• [YOUR GOAL]: Swap "camouflage pattern uniform" for "camouflage fatigues" throughout the lines below. Give the lines again with nothing else changed.

• [PROVIDED DATA]:
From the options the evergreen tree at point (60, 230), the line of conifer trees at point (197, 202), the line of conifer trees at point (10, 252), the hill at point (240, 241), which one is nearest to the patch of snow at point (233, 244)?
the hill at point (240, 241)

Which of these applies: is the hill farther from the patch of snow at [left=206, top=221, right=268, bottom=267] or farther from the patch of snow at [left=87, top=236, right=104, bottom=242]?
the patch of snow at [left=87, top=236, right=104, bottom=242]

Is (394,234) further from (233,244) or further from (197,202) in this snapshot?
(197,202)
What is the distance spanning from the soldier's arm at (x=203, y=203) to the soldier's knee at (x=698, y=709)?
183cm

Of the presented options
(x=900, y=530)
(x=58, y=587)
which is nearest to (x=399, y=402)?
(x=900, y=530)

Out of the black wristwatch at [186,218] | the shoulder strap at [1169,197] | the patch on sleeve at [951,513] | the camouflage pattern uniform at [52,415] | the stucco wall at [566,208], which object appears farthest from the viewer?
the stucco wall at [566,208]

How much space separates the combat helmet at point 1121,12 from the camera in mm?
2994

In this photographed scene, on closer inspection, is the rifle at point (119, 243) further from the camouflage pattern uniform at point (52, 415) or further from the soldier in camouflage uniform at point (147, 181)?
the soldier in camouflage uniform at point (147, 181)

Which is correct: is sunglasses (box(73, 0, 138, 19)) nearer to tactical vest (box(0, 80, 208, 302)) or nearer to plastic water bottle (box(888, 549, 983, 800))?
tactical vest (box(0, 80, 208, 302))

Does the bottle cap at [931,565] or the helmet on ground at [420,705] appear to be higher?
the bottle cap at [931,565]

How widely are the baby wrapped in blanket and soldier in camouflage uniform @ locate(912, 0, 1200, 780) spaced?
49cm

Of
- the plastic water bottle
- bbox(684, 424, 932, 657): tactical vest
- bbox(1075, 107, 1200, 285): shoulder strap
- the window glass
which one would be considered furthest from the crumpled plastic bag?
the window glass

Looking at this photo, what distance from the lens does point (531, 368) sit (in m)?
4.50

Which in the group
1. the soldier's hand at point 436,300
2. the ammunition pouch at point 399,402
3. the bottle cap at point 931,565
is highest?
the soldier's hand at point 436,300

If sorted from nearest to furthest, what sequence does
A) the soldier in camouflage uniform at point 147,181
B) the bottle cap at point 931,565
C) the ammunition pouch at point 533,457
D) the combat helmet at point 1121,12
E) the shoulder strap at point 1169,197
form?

• [OUTPUT]:
From the options the evergreen tree at point (60, 230), the line of conifer trees at point (197, 202), the line of conifer trees at point (10, 252), the hill at point (240, 241), which one is nearest to the patch of snow at point (233, 244)?
the hill at point (240, 241)

Which of these applies: is the hill farther from the patch of snow at [left=206, top=221, right=268, bottom=267] or farther from the patch of snow at [left=87, top=236, right=104, bottom=242]?
the patch of snow at [left=87, top=236, right=104, bottom=242]

Is (394,234) further from (233,244) or further from (197,202) in this snapshot?
(197,202)
What is the distance spanning from the soldier's arm at (x=203, y=203) to the soldier's knee at (x=698, y=709)?
183cm

Of the presented options
(x=900, y=530)
(x=58, y=587)
which is nearest to (x=399, y=402)?
(x=900, y=530)

Out of the black wristwatch at [186,218] | the shoulder strap at [1169,197] | the patch on sleeve at [951,513] | the camouflage fatigues at [52,415] | the stucco wall at [566,208], which object appears farthest from the viewer?
the stucco wall at [566,208]

How much space separates the combat helmet at point 1121,12 from the camera in mm?
2994

In this photographed scene, on closer inspection, is the rifle at point (119, 243) further from the camouflage fatigues at point (52, 415) or further from the soldier in camouflage uniform at point (147, 181)?
the soldier in camouflage uniform at point (147, 181)

Which is correct: is sunglasses (box(73, 0, 138, 19)) nearer to tactical vest (box(0, 80, 208, 302)) or nearer to plastic water bottle (box(888, 549, 983, 800))?
tactical vest (box(0, 80, 208, 302))

Does the bottle cap at [931,565] or the helmet on ground at [420,705] appear to be higher?
the bottle cap at [931,565]

How widely are the baby wrapped in blanket and soldier in camouflage uniform @ locate(912, 0, 1200, 780) spaced?
49cm

Of
- the plastic water bottle
- bbox(684, 424, 932, 657): tactical vest
- bbox(1075, 107, 1200, 285): shoulder strap
- the window glass
which one would be considered furthest from the crumpled plastic bag?
the window glass

Looking at this photo, what distance from the lens does point (531, 368) sit (in m)?
4.50

Which in the group
1. the soldier's hand at point 436,300
2. the ammunition pouch at point 399,402
3. the bottle cap at point 931,565
is highest?
the soldier's hand at point 436,300

If sorted from nearest to furthest, what sequence does
A) the soldier in camouflage uniform at point 147,181
B) the bottle cap at point 931,565
C) the ammunition pouch at point 533,457
D) the combat helmet at point 1121,12
E) the shoulder strap at point 1169,197
form?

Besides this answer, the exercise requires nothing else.